The sea worm Hermodice caruncolata that lives in the Caribbean can devour one square centimetre of coral in an hour; the lionfish too (such as flag lionfish) mainly feed on coral polyps and other small animals they find amidst the cracks and hideouts that the barrier offers. These fishes have small protruding mouths that, like tweezers, can reach into the narrowest cracks. Many other fishes have mouths like these, such as the angelfish, the beautiful Zanclus canescens (similar to the lionfish), some file fishes and many others, all predators of small invertebrates.
The crossbow fish, the globefish and the porcupine fish take off pieces of coral, instead, using their strong mouths.

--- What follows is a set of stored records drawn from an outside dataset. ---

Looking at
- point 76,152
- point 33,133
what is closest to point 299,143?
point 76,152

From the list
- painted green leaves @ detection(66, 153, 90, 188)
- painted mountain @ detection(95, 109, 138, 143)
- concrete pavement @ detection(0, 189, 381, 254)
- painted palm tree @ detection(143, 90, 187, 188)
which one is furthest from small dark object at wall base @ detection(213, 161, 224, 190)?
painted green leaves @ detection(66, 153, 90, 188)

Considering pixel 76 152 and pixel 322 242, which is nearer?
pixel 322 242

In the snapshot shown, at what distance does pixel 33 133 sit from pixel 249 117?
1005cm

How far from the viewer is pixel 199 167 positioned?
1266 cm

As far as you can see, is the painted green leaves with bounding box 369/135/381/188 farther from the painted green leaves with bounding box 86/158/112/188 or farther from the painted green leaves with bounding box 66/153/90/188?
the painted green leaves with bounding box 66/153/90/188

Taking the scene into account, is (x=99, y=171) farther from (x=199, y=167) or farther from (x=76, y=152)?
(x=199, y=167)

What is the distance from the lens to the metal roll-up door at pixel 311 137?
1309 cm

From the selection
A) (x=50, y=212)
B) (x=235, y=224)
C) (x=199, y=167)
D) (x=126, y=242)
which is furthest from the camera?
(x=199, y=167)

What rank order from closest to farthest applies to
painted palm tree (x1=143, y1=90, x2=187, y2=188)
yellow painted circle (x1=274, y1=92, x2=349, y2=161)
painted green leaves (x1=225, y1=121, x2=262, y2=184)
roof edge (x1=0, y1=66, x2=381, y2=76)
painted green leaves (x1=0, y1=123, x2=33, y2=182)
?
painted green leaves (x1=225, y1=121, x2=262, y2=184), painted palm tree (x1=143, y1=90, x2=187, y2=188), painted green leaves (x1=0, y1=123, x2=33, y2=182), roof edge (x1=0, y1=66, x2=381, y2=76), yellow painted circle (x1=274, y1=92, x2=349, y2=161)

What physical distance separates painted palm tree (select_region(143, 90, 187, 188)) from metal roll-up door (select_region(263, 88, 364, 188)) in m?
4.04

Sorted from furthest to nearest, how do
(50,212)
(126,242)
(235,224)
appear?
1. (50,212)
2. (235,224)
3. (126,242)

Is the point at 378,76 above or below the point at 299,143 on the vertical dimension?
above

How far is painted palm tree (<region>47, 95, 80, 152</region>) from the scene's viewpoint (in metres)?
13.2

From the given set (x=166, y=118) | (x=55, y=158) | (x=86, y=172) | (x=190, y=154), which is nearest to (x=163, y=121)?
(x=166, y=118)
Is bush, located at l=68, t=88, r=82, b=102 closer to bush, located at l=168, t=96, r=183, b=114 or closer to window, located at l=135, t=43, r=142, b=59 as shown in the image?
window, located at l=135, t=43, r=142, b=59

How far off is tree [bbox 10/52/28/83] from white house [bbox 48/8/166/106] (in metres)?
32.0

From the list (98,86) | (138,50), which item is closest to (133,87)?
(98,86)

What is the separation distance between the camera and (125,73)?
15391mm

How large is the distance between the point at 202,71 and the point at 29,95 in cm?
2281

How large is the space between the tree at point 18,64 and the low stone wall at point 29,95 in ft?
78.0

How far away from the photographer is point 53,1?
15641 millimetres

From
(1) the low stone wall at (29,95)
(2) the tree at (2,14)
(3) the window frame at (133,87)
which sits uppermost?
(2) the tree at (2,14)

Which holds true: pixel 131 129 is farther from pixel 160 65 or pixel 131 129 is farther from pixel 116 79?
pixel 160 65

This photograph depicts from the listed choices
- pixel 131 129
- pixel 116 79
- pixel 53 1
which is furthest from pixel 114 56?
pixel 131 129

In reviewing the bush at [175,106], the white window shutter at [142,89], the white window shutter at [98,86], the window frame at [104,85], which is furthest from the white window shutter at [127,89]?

There are also coral fishes that feed on plankton or waste; but most are predators. Large animals are in the open sea, in front of the reef, such as the large green turtle (Chelonia mydas), very many species of sharks and the devilfish (Manta birostris).
Odd invertebrates
This particular ecosystem also includes colourful and quirky invertebrates. Sponges certainly are one of the most important invertebrates of the reef. They feed on food particles carried by the water which are filtered through many tiny pores. The larger holes are instead the so-called “oscula”, from which the animal drains filtered water. The reef sponges exhibit incredibly different shapes, sizes and colours.
There are very many holothurians, also known as “sea cucumbers” because of the shape of their body, with species that can be over one metre long or short and colourful. Starfishes are also brightly coloured in this ecosystem, for instance the garish blue-purple Linkia esatentacolata.